When Accountability and Empathy Collide in the Executive Suite
- Jerry Justice
- 5 hours ago
- 9 min read

Something has been shifting in the C-suite — quietly at first, and then all at once.
The post-pandemic push for human-centered leadership gave organizations a vocabulary for empathy that many hadn't had before. Leaders started talking about psychological safety, emotional intelligence, and the whole person. Boards began asking about culture, not just margins.
And then the pendulum swung back.
Remote work policies reversed. Restructurings came fast. Performance standards tightened. The message from the top in many organizations became unmistakable: results first, feelings later.
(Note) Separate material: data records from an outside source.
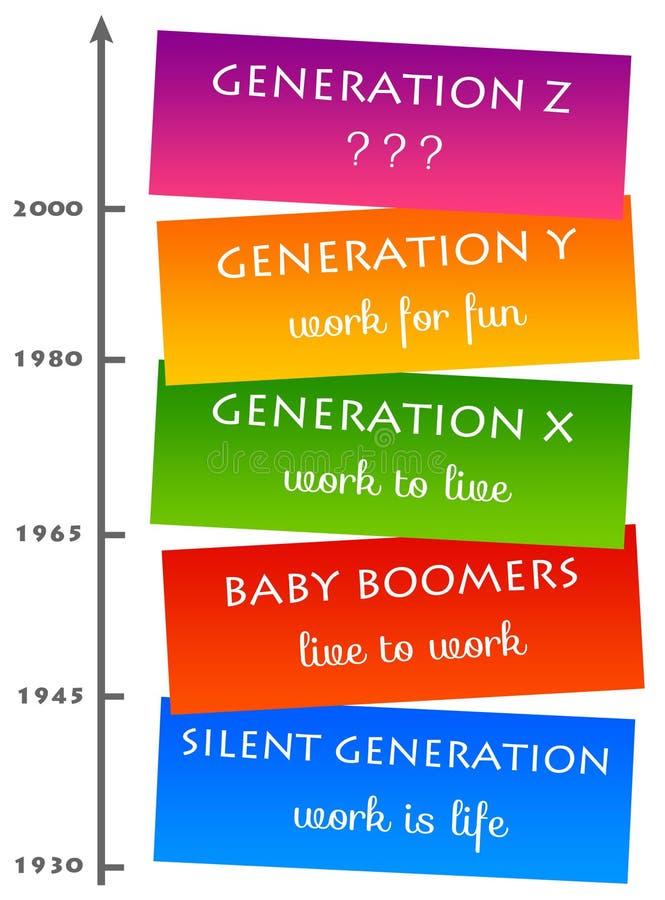 Modo de pensar de la generación ilustración del vector
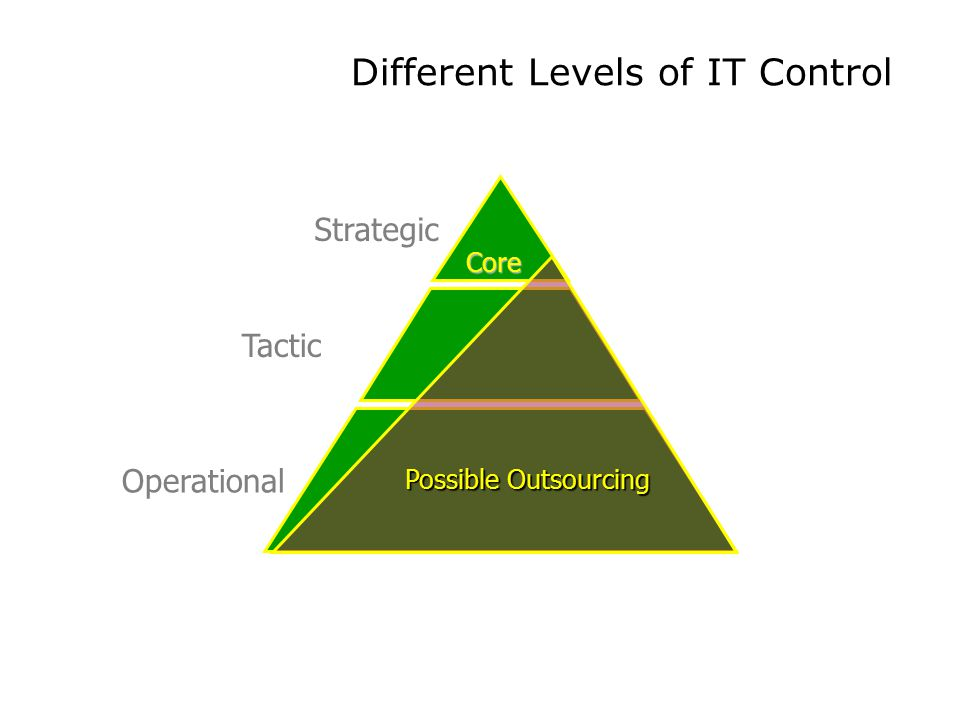 Different Levels of IT Control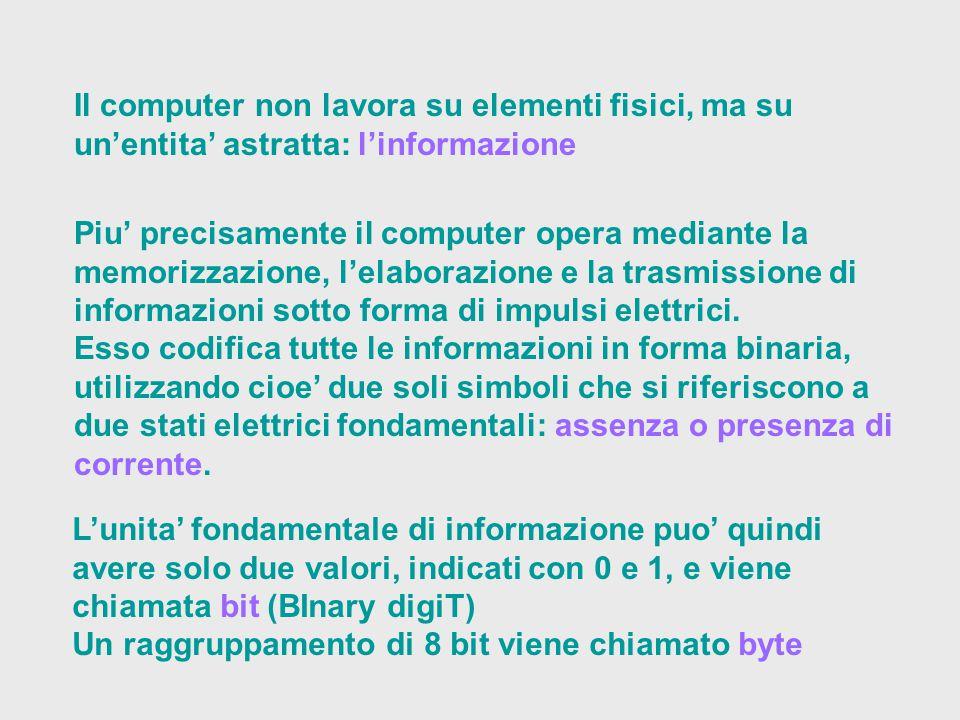 Il computer non lavora su elementi fisici, ma su un'entita' astratta: l'informazione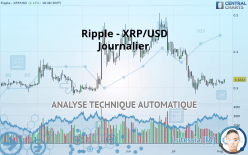 RIPPLE - XRP/USD - Journalier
According to Businessolver's 2025 State of Workplace Empathy Report — a survey drawing on responses from more than 26,000 employees, HR professionals, and CEOs across a decade of research — 59% of CEOs now view empathy as a perk or "nice to have," a rollback to pre-pandemic levels of leadership sentiment.
That stat should stop every senior leader cold.
Not because it means leaders have become callous. Most haven't. But because the framing itself — empathy as a perk — reveals a false choice that's costing organizations more than they realize.
The False Choice Between Strength and Understanding
The tension between accountability and empathy in leadership is often framed as a trade-off. Leaders are told they must either enforce standards or foster connection.
This is a false choice.
Accountability without empathy creates compliance, not commitment. Empathy without accountability builds comfort, not capability. When leaders treat accountability and empathy as opposing forces, they erode trust and cut off the conditions that make sustained high performance possible.
The most effective leaders recognize that both forces serve a shared purpose. They create environments where expectations are clear and people feel seen, where results matter and individuals matter just as much.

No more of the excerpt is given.